In New York Times Israel Coverage, Anything Goes

April 12 UPDATE:

New York Times Corrects

In response to CAMERA's communication with editors, a correction appears in today's International New York Times print edition. See below for correction details.

When it comes to New York Times coverage of Israel, literally anything goes. The latest case in point is yesterday's completely bogus caption about an Israeli election billboard alongside an article meant to explain the various campaign commercials in the close and heated race.

The caption in question, on page 3 of yesterday's International Edition, states:

In Tel Aviv, a Blue and White party billboard, left competing with a campaign ad for Prime Minister Benjamin Netanyahu and his right-wing allies. Polls show the race is close.

It sits below a four-column, top of the page color  photograph of a billboard depicting, on the left side, the leadership of the challenging Blue and White party, from left: Moshe "Boogie" Yaalon, Benny Gantz, Yair Lapid and Gabi Ashkenazi. All but Lapid are former army chiefs; Lapid is a former finance minister. Their images are framed in blue and white and the slogan underneath states in white, "The nation of Israel lives" alongside and the name of the party, "Blue and White." Immediately to the right are four more figures framed in yellow and gray. They are (from left) Itamar Ben-Gvir of the far-right Otzma Yehudit (Jewish Power) party, Prime Minister Benjamin Netanyahu, Betzalel Smotrich of the right-wing Jewish Home party, and Jewish Power's Michael Ben Ari, whom the Supreme Court banned from running in the elections on the grounds of anti-Arab incitement. The slogan below these four men, in yellow, states, "Kahana Lives," the rallying cry of the outlawed, extremist Kach party, banned from the Knesset in 1988 for inciting racism.

In the accompanying article, "In Israeli campaign ads, anything goes," bureau chief David Halbfinger writes:

Israeli politics is not subtle. … Just take a look at the commercials targeting voters on social media as the election on Tuesday draws near. They are in Hebrew and Arabic, but much of what is shown in the ads requires little or no translation.

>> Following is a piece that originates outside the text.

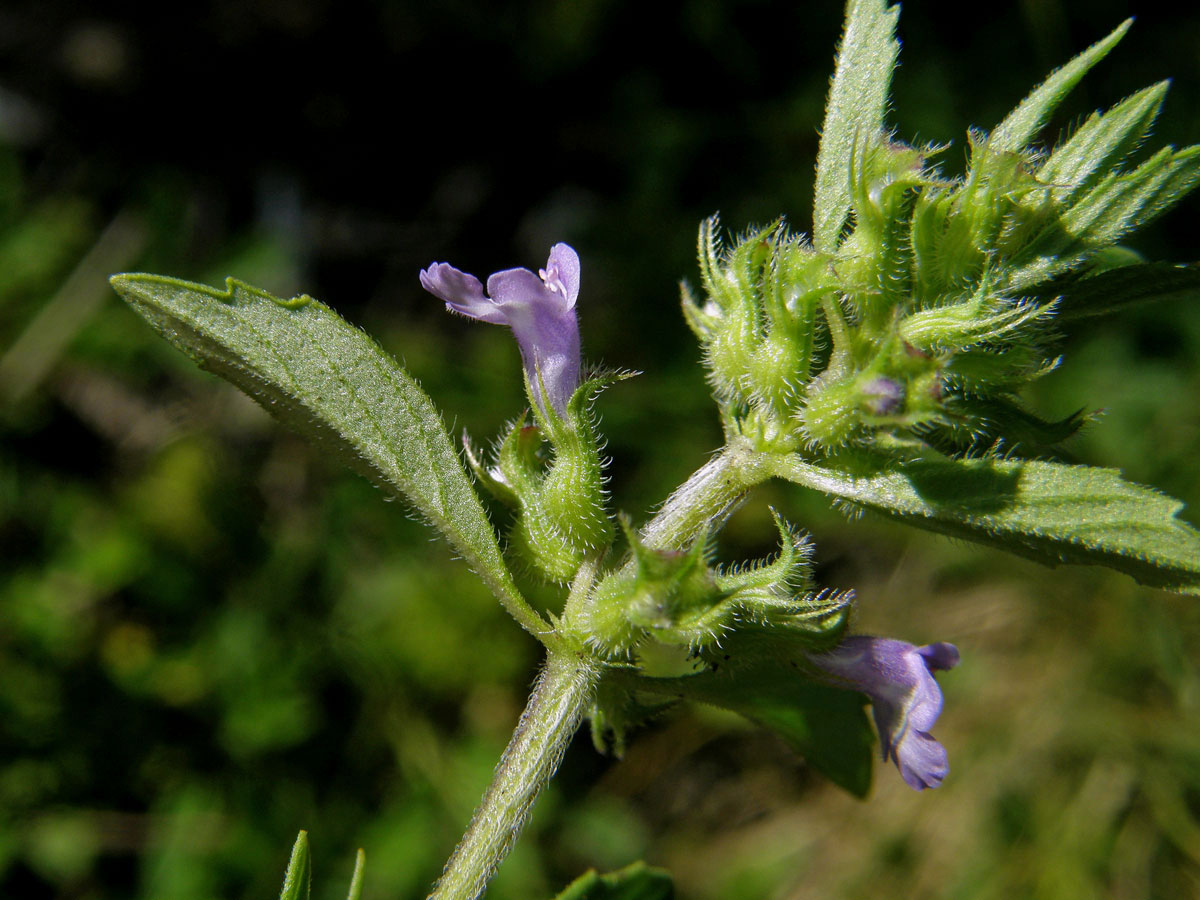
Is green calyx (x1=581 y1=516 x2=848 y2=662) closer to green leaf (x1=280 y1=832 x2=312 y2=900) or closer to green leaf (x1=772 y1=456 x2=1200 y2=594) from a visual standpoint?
green leaf (x1=772 y1=456 x2=1200 y2=594)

Actually, it seems the confounded New York Times editors were in sore need of translators to decode the not so subtle billboard. For starters, the photograph shows just one billboard, and not, as the caption falsely claims, two competing ads. As is readily apparent to any Israeli observer, and as should be apparent to Times journalists tasked with explaining the elections to outsiders, the ad for Gantz's Blue and White paints the Prime Minister as a close ally of the extremist Jewish Power politicians known for anti-Arab racism. The ad points to a merger between the right-wing Jewish Home and the more extreme Jewish Power which the Prime Minister facilitated.

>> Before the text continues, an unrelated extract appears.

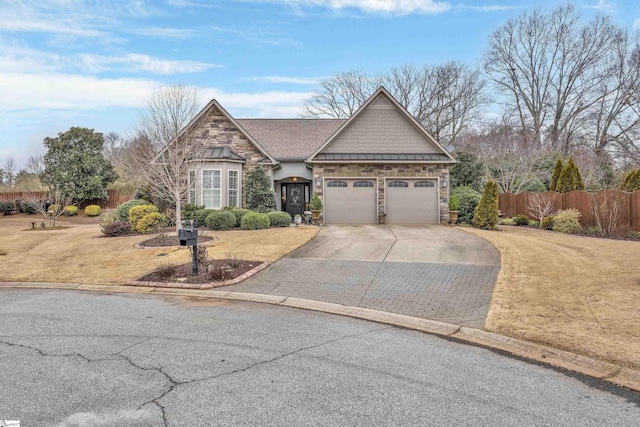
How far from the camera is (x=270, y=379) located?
4.38 metres

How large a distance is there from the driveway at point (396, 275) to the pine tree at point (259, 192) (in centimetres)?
612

The New York Times promises its readers "the world's most trusted perspective." Yet the complete misreading of a rather blatant political ad exposes, once again, the paper's failure to deliver factual reporting. Indeed, it's been a rough few weeks for the paper's credibility when it comes to trusted news about Israel.

On the news side, editors refused to correct both the false report that a Pew survey found that nearly half of Israeli Jews favor expelling all Palestinians and the completely unfounded claim that "most of Jaffa's Arab residents were forcibly expelled from their homes" in 1948. The Opinions section is also doing its share to erode "the world's most trusted perspective," with, for example, a page-one Op-Ed in the International Edition ("In Israel, a so-called democracy") calling Israeli democracy into question, following closely on the heels of the anti-Israel counter-factual screed by Nathan Thrall last week.

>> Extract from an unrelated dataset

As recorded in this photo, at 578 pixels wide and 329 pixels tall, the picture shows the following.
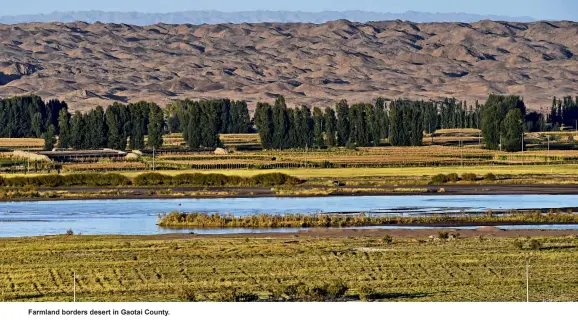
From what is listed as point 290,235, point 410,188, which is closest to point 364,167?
point 410,188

At The New York Times, this is so-called journalism.

Update: New York Times Corrects

After CAMERA informed editors that the photo caption incorrectly identified an attack ad against Benjamin Netanyahu as an ad for the Prime Minister, the newspaper today published the following correction:

A picture captions with an article in the weekend edition described incorrectly a billboard featuring political candidates in Israel. The billboard, for Benny Gantz's Blue and White party, showed Mr. Gantz flanked by his partners on the left half, while on the right half, Prime Minister Benjamin Netanyahu was shown with far-right politicians. The right half was not a campaign ad for Mr. Netanyahu.

CAMERA commends The Times for the forthright correction.